Quando eu era pequena, a minha avó, uma mulher doce, afável e inteligente, dizia para mim "Encontra uma profissão que gostes e nunca trabalharás na vida". Foi isso que eu fiz e a minha avó tinha inteiramente razão. Apesar de estar completamente absorvida pelo trabalho e deixar de ter uma vida social como as outras pessoas, eu estava feliz e isso vía-se a cada entrada e saída da revista As poderosas. Era isso que eu era, uma mulher de poder.

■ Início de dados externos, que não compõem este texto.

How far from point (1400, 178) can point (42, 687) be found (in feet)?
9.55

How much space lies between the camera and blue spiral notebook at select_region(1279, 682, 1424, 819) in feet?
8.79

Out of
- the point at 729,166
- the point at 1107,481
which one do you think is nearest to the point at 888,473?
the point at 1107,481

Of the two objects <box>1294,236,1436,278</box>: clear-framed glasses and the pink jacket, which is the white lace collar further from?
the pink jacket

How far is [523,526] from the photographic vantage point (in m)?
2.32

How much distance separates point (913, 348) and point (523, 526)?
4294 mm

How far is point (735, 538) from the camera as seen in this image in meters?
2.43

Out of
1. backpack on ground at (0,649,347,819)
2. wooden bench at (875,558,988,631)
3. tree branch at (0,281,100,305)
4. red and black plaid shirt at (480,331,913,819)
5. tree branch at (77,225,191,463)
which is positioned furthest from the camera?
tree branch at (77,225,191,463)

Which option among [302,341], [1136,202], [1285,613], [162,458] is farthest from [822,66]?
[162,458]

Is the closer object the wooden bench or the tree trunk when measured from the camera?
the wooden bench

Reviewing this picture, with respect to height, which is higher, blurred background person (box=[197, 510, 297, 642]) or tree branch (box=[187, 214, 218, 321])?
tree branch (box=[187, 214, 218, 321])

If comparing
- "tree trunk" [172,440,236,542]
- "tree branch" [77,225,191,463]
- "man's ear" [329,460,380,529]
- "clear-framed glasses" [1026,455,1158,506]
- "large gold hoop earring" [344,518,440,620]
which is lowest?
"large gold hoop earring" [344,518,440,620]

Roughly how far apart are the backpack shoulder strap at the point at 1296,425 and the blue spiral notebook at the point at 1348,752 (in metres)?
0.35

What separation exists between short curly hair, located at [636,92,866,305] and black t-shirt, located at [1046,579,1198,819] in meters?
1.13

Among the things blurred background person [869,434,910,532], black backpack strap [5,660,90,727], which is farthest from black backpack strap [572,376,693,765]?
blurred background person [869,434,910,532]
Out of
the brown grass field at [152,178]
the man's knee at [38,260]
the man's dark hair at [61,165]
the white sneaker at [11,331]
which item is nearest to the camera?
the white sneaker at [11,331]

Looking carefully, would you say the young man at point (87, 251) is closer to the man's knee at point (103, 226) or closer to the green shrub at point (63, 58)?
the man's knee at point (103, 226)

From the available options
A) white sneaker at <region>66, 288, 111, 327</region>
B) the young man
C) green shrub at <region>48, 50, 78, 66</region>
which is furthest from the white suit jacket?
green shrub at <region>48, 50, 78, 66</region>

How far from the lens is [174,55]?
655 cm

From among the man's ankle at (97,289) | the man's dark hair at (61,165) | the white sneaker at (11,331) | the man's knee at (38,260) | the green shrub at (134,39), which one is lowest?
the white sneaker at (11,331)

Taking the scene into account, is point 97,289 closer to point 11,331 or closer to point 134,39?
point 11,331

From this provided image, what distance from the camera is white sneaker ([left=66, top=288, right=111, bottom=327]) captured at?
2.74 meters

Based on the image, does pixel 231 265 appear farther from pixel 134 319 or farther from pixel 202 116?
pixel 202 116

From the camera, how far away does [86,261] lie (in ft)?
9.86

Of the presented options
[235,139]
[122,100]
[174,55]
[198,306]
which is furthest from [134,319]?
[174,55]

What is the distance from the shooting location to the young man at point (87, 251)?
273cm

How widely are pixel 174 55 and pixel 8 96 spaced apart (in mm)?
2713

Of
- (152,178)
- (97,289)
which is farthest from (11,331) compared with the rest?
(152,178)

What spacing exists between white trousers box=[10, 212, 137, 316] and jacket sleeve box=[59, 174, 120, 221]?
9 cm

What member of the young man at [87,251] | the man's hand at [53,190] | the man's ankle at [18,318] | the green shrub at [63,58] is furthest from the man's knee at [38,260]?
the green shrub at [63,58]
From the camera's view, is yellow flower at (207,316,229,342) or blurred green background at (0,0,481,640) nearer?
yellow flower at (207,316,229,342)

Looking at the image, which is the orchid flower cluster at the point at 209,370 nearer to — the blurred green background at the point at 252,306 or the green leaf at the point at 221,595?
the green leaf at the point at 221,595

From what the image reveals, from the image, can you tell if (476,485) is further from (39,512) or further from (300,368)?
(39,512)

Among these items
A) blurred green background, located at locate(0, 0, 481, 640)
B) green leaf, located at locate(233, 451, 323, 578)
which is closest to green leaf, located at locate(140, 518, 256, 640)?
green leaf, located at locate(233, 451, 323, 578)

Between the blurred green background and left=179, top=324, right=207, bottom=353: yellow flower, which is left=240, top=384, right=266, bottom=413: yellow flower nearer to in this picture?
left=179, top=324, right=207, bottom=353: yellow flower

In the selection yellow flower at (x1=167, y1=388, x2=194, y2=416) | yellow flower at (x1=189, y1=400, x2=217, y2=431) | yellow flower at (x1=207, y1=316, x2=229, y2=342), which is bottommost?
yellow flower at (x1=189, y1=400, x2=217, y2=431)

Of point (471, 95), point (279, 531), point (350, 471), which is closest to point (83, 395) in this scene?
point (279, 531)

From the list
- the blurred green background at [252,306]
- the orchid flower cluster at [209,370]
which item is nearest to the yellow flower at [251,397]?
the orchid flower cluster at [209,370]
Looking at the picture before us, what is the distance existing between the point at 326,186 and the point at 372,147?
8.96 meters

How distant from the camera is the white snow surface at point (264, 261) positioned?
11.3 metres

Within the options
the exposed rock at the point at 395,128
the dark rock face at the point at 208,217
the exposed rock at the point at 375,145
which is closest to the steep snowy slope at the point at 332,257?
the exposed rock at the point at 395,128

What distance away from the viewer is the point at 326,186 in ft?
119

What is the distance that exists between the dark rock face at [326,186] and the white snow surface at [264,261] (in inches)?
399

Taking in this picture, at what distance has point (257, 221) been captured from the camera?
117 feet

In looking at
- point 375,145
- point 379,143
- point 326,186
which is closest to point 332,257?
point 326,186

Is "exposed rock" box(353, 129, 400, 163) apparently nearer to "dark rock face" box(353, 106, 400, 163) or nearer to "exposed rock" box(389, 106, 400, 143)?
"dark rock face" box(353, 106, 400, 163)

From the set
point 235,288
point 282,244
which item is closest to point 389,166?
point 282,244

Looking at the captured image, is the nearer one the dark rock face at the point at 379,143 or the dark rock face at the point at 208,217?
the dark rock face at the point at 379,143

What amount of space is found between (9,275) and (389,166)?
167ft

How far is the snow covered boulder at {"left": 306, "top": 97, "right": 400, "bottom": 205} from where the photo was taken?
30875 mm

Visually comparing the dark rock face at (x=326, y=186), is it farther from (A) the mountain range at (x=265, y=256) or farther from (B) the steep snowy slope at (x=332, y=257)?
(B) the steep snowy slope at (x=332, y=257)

Quando saí de casa da minha mãe para ser independente, nunca pensei vir a ter tanto sucesso na minha carreira. Não ao ponto da rúbrica na qual eu escrevo ter o meu próprio nome e muito menos da minha foto andar espalhada pela cidade acompanhada de uma das frases com que eu agraciava os meus leitores correspondentes "Pegue as rédeas da sua vida". Era talvez a pessoa naquela redação com um salário tão alto e ... a mais disponível, por não ter família em casa à minha espera. Pelo menos era nisto que Valentina, a minha redatora chefe, se baseava para me telefonar aos fim-de-semanas para me dizer qualquer coisa sobre o trabalho. Embora haja espaços vazios na minha vida, a minha gata, a quem eu dera o nome da minha cantora preferida, Pitty, era uma anfitriã de mão cheia. Ou deverei dizer de pata cheia?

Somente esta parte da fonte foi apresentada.